## BEGIN Information provided
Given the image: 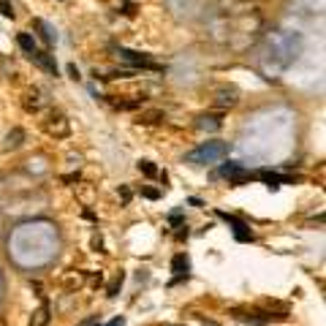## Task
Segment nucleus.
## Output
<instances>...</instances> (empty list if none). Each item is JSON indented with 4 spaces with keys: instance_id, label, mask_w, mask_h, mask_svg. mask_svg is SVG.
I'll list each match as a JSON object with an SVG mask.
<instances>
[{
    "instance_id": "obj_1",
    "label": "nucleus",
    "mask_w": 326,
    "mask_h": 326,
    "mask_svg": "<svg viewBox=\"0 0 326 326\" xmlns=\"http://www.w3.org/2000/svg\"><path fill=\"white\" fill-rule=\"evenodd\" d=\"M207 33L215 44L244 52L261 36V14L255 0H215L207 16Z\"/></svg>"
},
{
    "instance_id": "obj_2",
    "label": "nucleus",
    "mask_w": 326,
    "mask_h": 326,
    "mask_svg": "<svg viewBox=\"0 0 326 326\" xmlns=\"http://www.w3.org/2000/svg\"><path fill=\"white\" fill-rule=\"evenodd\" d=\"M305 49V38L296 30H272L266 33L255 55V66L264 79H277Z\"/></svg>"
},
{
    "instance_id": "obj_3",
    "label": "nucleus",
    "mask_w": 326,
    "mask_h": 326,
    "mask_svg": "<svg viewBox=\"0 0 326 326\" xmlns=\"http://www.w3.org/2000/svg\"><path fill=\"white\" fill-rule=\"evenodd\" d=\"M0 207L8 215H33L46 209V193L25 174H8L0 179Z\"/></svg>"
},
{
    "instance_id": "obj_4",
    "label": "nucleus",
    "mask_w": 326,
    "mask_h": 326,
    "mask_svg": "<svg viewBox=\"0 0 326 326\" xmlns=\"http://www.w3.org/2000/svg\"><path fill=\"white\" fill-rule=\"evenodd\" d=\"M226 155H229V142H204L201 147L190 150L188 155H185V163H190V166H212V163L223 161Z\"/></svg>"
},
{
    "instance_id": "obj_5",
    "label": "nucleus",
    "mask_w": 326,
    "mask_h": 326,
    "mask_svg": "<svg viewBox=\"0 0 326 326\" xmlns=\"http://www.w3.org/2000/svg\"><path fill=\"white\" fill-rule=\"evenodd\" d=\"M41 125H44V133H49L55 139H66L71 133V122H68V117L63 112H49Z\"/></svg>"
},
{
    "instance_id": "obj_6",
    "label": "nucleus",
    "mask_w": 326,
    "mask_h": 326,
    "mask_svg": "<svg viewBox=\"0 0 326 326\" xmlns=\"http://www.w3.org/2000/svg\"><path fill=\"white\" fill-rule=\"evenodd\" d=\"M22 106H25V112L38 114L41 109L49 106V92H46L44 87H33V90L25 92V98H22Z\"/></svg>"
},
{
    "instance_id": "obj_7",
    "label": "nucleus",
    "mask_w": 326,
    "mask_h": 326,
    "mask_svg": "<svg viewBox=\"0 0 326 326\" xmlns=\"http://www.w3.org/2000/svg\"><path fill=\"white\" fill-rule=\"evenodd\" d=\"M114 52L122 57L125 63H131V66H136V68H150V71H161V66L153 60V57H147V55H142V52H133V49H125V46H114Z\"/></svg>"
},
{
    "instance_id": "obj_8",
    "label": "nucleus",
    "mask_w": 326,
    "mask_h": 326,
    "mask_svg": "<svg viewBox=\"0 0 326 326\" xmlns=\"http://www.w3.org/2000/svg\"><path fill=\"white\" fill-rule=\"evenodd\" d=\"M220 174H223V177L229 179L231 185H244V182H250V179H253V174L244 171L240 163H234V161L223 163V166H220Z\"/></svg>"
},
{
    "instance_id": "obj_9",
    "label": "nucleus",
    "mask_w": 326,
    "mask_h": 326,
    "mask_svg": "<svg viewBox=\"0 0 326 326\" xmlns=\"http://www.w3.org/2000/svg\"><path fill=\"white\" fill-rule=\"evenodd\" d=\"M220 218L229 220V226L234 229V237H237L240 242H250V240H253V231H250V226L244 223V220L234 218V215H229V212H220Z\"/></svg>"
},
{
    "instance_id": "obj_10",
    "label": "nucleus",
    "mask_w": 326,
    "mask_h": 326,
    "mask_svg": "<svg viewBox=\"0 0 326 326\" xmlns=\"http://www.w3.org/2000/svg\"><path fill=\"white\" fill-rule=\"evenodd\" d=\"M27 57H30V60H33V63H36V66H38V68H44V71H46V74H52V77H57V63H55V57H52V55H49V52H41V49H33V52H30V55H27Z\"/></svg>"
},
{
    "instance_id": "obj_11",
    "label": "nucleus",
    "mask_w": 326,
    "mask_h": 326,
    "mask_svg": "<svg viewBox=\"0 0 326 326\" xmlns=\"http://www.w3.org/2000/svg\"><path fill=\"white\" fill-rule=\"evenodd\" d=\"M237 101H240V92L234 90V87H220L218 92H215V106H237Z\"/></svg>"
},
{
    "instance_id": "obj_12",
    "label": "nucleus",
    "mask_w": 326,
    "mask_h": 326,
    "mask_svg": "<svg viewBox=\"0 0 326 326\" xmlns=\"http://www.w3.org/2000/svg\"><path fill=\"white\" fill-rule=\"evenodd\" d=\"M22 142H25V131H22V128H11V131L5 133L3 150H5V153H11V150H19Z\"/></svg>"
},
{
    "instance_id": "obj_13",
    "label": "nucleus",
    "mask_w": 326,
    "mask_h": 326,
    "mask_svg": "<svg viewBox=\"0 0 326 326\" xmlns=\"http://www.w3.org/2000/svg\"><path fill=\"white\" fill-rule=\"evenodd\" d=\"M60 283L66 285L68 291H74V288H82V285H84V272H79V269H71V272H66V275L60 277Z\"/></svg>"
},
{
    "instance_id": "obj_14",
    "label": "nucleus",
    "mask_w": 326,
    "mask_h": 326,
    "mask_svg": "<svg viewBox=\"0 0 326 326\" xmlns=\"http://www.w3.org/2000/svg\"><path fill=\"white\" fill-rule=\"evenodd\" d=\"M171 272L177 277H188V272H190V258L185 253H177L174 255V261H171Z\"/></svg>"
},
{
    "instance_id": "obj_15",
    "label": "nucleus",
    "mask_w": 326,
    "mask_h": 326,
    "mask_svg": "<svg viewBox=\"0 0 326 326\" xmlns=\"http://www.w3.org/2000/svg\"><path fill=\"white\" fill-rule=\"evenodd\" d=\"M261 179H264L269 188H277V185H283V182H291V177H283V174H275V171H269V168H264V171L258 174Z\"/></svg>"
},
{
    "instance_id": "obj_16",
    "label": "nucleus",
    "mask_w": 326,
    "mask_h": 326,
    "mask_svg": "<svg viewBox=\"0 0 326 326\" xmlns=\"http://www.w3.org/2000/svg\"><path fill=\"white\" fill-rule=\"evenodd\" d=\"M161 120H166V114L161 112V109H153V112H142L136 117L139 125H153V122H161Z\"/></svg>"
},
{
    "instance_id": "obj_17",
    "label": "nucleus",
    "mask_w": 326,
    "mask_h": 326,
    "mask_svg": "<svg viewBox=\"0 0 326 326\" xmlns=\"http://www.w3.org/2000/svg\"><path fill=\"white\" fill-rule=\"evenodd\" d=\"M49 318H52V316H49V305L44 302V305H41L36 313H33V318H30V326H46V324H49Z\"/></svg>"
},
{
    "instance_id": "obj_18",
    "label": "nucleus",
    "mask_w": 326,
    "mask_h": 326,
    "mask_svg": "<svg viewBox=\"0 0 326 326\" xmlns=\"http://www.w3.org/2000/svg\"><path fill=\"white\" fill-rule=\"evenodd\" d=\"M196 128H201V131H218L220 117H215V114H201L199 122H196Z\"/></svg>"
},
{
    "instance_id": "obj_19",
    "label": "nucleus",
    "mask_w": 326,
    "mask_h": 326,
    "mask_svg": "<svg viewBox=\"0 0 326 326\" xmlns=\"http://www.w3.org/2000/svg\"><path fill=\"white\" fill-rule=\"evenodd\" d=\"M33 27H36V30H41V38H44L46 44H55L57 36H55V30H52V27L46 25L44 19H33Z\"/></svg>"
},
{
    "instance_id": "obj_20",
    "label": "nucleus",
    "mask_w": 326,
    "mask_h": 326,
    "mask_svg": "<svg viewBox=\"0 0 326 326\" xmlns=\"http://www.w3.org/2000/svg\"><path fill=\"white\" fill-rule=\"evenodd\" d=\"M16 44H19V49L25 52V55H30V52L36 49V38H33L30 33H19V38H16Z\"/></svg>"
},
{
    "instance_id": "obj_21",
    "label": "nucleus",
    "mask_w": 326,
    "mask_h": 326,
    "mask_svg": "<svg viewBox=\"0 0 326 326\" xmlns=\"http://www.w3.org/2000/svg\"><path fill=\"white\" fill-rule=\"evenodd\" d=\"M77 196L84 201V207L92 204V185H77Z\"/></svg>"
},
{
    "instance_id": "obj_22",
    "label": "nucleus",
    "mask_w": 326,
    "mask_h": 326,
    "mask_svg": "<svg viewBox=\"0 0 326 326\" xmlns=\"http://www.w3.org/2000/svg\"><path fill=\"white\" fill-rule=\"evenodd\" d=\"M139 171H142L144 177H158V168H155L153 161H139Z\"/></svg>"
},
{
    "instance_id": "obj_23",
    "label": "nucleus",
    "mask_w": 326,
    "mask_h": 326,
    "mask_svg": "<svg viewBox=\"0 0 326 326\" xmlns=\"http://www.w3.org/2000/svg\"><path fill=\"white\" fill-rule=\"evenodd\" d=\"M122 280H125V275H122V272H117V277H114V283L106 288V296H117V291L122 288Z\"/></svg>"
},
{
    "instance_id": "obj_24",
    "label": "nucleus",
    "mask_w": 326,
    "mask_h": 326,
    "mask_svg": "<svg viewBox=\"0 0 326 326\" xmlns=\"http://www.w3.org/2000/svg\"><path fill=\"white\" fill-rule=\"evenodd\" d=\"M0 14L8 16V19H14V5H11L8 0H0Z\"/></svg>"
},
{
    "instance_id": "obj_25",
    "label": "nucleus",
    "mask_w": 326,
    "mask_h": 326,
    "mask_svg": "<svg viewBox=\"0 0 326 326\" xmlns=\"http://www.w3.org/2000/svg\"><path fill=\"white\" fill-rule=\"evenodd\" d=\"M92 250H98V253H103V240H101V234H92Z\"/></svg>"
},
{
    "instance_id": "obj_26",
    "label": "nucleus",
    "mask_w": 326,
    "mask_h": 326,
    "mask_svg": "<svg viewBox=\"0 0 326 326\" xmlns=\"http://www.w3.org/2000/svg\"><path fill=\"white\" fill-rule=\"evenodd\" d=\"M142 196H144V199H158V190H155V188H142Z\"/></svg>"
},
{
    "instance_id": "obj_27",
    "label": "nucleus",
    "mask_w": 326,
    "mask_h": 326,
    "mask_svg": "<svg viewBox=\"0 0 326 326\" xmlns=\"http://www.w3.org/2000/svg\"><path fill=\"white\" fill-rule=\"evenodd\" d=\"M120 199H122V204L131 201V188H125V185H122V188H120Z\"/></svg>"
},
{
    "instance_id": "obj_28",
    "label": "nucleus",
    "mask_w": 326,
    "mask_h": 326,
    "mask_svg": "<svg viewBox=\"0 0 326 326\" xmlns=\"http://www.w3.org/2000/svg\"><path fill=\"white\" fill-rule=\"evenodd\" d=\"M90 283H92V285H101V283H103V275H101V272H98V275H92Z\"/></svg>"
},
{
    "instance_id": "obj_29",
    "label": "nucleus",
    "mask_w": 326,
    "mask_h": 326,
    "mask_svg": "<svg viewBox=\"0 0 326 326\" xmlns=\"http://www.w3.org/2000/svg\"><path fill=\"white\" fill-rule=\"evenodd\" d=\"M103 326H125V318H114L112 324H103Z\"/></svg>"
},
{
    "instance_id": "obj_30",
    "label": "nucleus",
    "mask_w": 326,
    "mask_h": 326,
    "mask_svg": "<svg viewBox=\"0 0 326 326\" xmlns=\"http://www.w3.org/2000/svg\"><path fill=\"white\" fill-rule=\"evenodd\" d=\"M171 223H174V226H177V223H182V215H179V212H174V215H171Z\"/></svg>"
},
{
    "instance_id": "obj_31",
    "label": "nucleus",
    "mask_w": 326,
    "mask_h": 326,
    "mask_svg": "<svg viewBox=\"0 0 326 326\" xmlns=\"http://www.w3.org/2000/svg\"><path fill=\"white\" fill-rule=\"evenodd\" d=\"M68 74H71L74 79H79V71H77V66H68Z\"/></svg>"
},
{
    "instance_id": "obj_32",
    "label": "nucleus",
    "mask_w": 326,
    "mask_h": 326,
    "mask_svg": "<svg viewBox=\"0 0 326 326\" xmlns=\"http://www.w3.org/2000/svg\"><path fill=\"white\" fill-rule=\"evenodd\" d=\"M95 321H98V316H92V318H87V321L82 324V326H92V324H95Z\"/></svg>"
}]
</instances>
## END Information provided
Work required:
How many lines in the rows above contain the string "list"? Reply with the number alone.

Task response:
2